* THE RECORDS
☆ ☆ ☆

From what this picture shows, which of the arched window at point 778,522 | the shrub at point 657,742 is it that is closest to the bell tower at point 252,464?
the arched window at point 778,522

☆ ☆ ☆

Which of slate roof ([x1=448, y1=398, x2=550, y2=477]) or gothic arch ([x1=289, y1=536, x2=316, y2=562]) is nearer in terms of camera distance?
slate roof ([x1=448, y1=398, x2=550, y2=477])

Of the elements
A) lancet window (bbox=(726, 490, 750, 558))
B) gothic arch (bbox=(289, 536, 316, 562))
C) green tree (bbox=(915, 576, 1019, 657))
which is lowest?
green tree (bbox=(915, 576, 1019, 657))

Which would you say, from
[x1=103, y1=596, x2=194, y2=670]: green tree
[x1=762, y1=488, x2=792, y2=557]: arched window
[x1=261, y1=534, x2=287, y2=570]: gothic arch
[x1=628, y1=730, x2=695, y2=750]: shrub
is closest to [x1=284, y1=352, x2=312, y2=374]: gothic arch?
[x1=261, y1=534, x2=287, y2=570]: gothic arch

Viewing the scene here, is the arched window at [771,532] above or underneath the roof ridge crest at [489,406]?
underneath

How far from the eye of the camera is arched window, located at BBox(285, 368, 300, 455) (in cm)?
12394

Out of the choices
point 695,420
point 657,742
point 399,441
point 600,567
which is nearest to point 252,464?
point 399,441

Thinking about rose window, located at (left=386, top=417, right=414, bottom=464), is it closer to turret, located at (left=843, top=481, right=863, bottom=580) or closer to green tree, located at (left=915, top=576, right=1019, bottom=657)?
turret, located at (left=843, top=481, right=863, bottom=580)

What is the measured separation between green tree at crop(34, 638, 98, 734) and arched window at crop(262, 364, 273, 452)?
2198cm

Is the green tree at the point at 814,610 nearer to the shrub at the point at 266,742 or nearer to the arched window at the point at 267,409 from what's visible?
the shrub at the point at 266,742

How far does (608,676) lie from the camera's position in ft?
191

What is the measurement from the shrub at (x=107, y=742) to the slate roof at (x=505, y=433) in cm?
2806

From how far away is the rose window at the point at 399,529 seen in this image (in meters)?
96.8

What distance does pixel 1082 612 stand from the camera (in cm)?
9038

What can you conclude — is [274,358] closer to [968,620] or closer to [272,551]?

☆ ☆ ☆

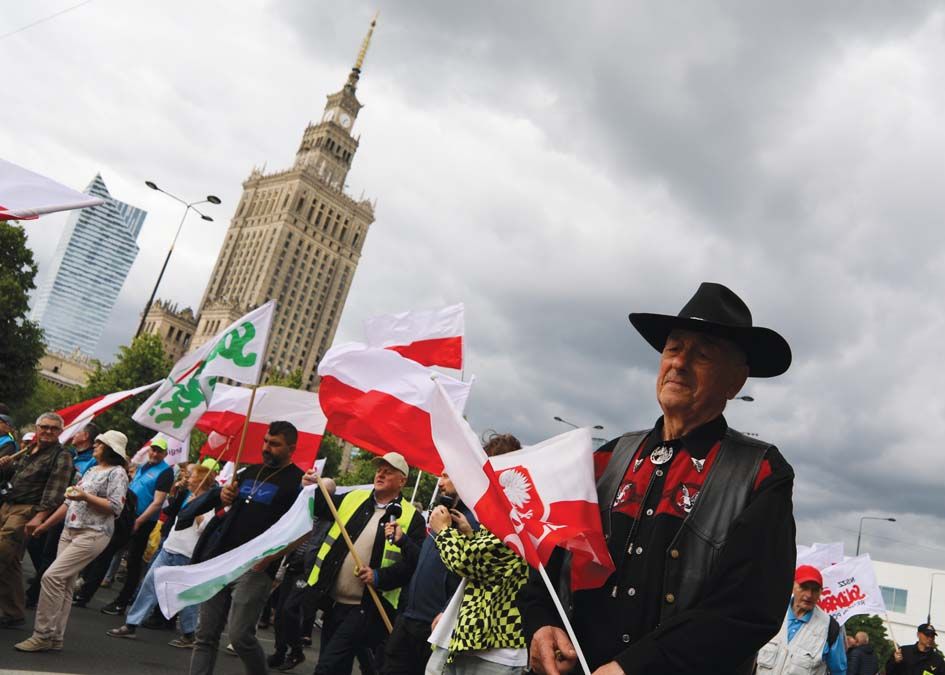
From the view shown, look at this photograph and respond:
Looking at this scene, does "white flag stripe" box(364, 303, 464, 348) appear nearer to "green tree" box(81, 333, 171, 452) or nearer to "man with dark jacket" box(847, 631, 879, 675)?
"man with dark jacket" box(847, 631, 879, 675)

☆ ☆ ☆

* WRITTEN EXERCISE
Count the lines in the rows above that contain the string "bottom", treating case as significant, and reply with the number alone.

* EXERCISE SOLUTION
2